EXERCISE PROMPT:
Copy verbatim the records from the line containing "In this image, which of" through the line containing "Answer: box(0, 168, 27, 193): dark", including both of those lines.

(Dataset rows)

============================================================

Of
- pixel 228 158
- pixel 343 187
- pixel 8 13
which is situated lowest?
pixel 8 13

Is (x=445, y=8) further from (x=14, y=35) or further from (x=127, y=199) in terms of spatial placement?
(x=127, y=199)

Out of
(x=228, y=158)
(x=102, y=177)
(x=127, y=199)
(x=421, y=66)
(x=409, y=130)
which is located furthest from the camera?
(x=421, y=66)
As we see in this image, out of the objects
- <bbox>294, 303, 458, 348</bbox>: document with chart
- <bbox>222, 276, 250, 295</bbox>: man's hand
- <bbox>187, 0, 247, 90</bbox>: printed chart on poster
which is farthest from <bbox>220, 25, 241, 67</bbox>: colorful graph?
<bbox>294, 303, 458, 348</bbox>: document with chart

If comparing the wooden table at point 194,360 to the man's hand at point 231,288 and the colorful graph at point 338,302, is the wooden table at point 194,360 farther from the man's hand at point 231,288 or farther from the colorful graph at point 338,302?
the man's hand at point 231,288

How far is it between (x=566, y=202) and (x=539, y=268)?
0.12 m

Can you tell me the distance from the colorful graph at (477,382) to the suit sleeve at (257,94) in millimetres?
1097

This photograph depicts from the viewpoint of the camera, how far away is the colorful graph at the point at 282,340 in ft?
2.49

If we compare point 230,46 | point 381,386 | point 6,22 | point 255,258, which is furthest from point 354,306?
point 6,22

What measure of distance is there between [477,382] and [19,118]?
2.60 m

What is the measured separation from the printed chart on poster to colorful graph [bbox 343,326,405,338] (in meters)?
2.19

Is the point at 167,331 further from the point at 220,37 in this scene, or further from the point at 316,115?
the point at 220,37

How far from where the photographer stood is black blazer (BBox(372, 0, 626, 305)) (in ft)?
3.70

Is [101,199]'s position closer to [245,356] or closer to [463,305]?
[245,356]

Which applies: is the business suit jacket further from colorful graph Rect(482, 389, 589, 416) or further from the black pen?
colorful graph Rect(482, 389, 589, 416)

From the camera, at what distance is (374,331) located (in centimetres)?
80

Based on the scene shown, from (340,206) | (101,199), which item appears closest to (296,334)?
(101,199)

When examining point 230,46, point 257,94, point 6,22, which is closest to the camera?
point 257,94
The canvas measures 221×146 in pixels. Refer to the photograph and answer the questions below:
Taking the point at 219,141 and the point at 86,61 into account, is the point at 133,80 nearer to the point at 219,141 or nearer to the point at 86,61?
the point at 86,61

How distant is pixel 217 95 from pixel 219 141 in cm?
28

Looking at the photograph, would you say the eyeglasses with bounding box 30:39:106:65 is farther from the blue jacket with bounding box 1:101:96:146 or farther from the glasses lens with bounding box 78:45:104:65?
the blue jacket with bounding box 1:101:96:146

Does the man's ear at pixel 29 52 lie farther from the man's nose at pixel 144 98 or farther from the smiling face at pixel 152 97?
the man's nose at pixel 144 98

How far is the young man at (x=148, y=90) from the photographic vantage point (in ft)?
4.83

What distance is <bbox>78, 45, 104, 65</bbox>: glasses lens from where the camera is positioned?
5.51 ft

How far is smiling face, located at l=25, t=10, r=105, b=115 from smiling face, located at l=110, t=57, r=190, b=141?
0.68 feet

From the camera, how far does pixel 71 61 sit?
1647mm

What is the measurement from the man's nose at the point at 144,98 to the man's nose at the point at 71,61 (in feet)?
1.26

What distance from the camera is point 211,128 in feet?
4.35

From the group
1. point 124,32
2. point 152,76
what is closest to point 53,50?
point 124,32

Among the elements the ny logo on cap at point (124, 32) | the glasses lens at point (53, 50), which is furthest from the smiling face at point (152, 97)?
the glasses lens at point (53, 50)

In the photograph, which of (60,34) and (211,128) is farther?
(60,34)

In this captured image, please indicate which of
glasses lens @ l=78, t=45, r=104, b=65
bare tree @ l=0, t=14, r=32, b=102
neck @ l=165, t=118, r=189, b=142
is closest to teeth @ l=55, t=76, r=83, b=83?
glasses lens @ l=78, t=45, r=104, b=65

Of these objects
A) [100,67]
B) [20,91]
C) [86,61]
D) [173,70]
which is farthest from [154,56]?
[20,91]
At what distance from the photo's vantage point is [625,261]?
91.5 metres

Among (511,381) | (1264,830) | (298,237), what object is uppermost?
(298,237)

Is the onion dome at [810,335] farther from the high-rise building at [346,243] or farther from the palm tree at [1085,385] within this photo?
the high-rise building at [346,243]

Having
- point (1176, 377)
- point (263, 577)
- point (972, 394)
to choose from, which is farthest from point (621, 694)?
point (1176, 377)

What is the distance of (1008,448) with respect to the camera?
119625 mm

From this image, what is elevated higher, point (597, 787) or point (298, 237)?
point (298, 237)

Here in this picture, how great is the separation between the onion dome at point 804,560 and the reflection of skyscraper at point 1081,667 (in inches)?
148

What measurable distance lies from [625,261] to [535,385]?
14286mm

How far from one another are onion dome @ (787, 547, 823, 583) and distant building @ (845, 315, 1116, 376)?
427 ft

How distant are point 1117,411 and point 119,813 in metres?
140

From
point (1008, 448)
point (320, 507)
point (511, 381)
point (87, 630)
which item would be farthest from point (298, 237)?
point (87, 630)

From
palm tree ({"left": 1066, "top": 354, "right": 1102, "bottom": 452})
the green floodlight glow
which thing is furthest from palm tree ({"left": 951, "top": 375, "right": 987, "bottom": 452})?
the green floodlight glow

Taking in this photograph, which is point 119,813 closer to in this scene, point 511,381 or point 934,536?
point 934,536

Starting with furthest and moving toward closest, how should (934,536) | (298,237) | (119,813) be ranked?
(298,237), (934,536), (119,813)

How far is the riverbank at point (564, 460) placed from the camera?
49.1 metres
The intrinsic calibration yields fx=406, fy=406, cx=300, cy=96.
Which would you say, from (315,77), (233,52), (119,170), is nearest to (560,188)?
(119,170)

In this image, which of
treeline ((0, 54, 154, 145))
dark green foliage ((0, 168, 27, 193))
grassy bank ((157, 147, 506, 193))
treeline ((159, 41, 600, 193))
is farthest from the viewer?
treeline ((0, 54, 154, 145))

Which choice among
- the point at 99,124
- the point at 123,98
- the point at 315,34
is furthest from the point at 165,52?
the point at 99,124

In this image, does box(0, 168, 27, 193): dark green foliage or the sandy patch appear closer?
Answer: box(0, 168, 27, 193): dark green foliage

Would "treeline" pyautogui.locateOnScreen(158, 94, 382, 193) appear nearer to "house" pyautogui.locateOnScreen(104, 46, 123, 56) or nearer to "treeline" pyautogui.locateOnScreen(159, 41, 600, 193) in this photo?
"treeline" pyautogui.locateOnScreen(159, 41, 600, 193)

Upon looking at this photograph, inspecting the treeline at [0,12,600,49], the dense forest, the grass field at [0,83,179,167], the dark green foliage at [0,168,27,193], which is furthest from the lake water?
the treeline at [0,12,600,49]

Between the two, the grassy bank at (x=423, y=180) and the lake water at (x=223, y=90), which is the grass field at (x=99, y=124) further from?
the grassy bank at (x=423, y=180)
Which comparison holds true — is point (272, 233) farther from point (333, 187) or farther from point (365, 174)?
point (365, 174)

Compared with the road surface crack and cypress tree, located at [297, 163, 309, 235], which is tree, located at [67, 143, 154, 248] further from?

============================================================

FULL ANSWER:
In this image, which of
treeline ((0, 54, 154, 145))
dark green foliage ((0, 168, 27, 193))
grassy bank ((157, 147, 506, 193))
treeline ((159, 41, 600, 193))
is farthest from the viewer?
treeline ((0, 54, 154, 145))

Which choice among
- the point at 99,124
- the point at 123,98
- the point at 315,34
is furthest from the point at 165,52?
the point at 99,124

In this image, does box(0, 168, 27, 193): dark green foliage or the sandy patch appear closer?
Answer: box(0, 168, 27, 193): dark green foliage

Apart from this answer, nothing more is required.